• Extract

A: You are intuitively recognizing the double-edged quality of romantic fantasy. Any sort of fantasy is distracting, removing you from being fully present in your life, and often covering issues that you need to resolve. But fantasies can also be a doorway into the mystical that yogis have used to recondition their inner world.
In other words, there’s a gift in romantic longing, if you can find a way to follow it past the personal and discover its deepest source. Romantic feelings compel us precisely because they can so powerfully connect us to the experience of unconditional love. In his book ‘We, ‘ psychologist Robert Johnson goes so far as to argue that romantic love is displaced love for God, and certainly, the great romantic passions of life have a God-touched quality – one reason why Rumi’s poems about his love for Shams speak so deeply to us.
Narada’s ‘Bhakti Sutras ‘, the great text of Indian devotional literature, teaches that any human emotion we have can be a way to love God. God can be loved as a friend, as a parent, even as a child. But the sutras say that the most powerful form of devotional love is the romantic style of devotion, called ‘madura bhakti ‘ (literally, ‘sweet devotion.’) The intensity and longing in romantic love creates a powerful fire in the heart. When that fire is turned inward, directed towards God, or towards the inner Self, then it can transform our character, open the heart, move us into great depths of surrender and adoration.
I’m telling you this as a prelude to suggesting a way to work with these fantasies. Essentially, there are two approaches to dealing with an impractical, potentially dangerous romantic passion. One is the way of discipline, self-inquiry, and renunciation – in other words, cutting off the fantasies when they arise. The other, more inclusive path is the way of the ancient yoga philosophy known as Tantra. Tantra asks you to focus deeply on the feelings behind the fantasies, and turn it toward its most essential expression: the pure feeling of longing for love which each of us has within us. This longing is activated by our connection to another, yet it is much larger than the other person. When we find it and follow it, that longing can lead us toward Essence itself.
Both approaches work, one by removing the fantasy, the other by moving into and through the fantasy to the longing at its core. By attending to the call of what you most deeply desire, your fantasies can become pointers rather than ends in themselves.
The way of discipline is the basic practice of interrupting thoughts and fantasies as you would do in meditation. You begin by making a decision that when the fantasies arise, you’ll interrupt them. You may have to do this again and again – perhaps every morning when you wake up. Remind yourself that you don’t want to go down the road of fantasy. Explain to yourself that these fantasies distract you, and that they ultimately cause suffering. Then, each time one comes up, imagine yourself offering it to a fire in your heart. Just keep offering the thoughts to the internal fire. This is an essential meditative discipline that helps break any kind of cognitive pattern.
To try the Tantric approach, begin by finding a quiet place to sit that’s free from distractions. Then spend some time bring up the fantasies. Fully feel the emotions and inner sensations aroused by your fantasy romance. The pure longing. The pure sexual intensity, if that is how it manifests. Try to feel the sensation deep inside the core of your body. Then bring the feeling up into the heart area and hold your attention there, feeling the emotion expand. Imagine it as light.
At this point, ‘totally remove the image or the fantasy of your dream-lover ‘. This is crucial. Instead, concentrate on the feeling state itself. Notice the flavors of it – perhaps aliveness, sadness, longing, heartache, love. Let yourself sit with the feeling state of the heart. Recognize that these are ‘your ‘feelings, ‘your ‘longings, ‘your ‘ love. With that awareness, let the feeling state continue to shift and expand.

• Dataset entries
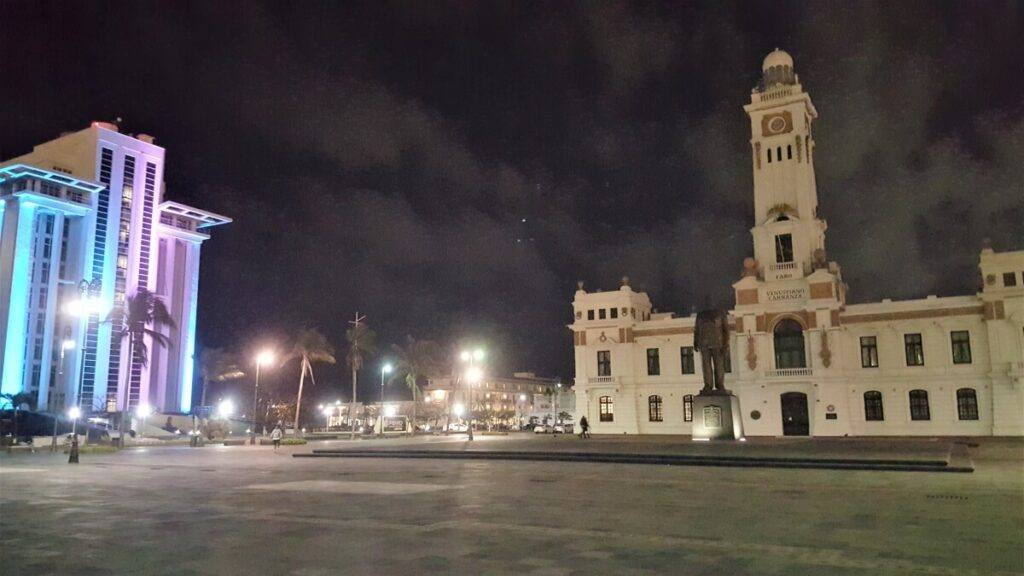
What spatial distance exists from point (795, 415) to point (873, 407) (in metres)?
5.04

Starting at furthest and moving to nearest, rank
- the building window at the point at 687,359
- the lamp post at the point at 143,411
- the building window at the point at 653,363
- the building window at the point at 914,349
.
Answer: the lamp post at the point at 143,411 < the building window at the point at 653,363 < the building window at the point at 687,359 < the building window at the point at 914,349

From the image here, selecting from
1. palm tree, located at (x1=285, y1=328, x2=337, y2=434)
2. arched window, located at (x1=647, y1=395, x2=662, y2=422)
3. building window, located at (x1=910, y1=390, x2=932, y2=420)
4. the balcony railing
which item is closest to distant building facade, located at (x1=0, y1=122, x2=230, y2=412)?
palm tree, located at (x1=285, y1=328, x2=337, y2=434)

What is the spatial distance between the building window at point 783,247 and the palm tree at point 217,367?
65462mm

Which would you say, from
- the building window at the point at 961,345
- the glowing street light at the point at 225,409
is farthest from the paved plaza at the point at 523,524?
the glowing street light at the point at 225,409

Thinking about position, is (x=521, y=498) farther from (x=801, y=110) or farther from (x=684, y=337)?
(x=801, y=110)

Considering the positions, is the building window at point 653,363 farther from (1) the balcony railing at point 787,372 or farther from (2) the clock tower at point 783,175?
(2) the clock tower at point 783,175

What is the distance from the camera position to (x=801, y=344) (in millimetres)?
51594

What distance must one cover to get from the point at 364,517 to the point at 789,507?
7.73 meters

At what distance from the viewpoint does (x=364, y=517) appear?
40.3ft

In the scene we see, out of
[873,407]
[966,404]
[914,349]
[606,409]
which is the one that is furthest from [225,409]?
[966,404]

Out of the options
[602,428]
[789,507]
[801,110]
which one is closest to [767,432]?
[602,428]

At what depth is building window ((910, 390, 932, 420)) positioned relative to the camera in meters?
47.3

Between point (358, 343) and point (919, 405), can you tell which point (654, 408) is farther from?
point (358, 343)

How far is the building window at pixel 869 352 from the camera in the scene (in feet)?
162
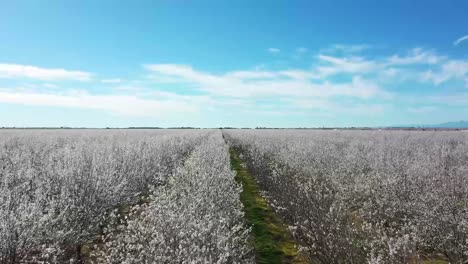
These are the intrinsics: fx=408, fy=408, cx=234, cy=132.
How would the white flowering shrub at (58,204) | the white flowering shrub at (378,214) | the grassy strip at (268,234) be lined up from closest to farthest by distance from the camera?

• What you will do
Continue the passage about romantic fantasy and devotional longing from the point where it stops.

• Task response
The result of this practice is the dawning recognition that what you are really after, what you really long for, is the felt state triggered by your romantic fantasies. The more you can touch the feeling state in your body, while letting go of the image that triggered it, the more you’ll begin to see that it is your own love, your own internally generated aliveness.
A second step might be to expand the feeling to include people other than your lover. Bring into your awareness the image of different people in your life – people whom you love, people whom you’re annoyed by, people who you’ve seen on TV or in the papers, people who are suffering, people who are sick, people who are happy and well. One by one, bring those people into your heart-space, and hold them there within the feeling-space you’ve created. Or, if it feels more natural, imagine yourself breathing the feeling state into those people. Let the romantic feeling spread to include as many others as you possibly can. Realize that the love you feel can be universal. When you allow your focused, personal affection to expand in that way, you can begin to recognize how many opportunities for loving there actually are in this world.
Take it one step further, and acknowledge the truth that is at the heart of the bhakti or devotional path: Inside your feeling is God. A feeling of love is God. Any feeling of love. Be aware that this feeling within you is divine presence.
These two practices, the Tantric and the basic mind discipline, both help the fantasies lose their stickiness. But the tantric approach can help you open your heart to love’s healing depths.
Will it Last?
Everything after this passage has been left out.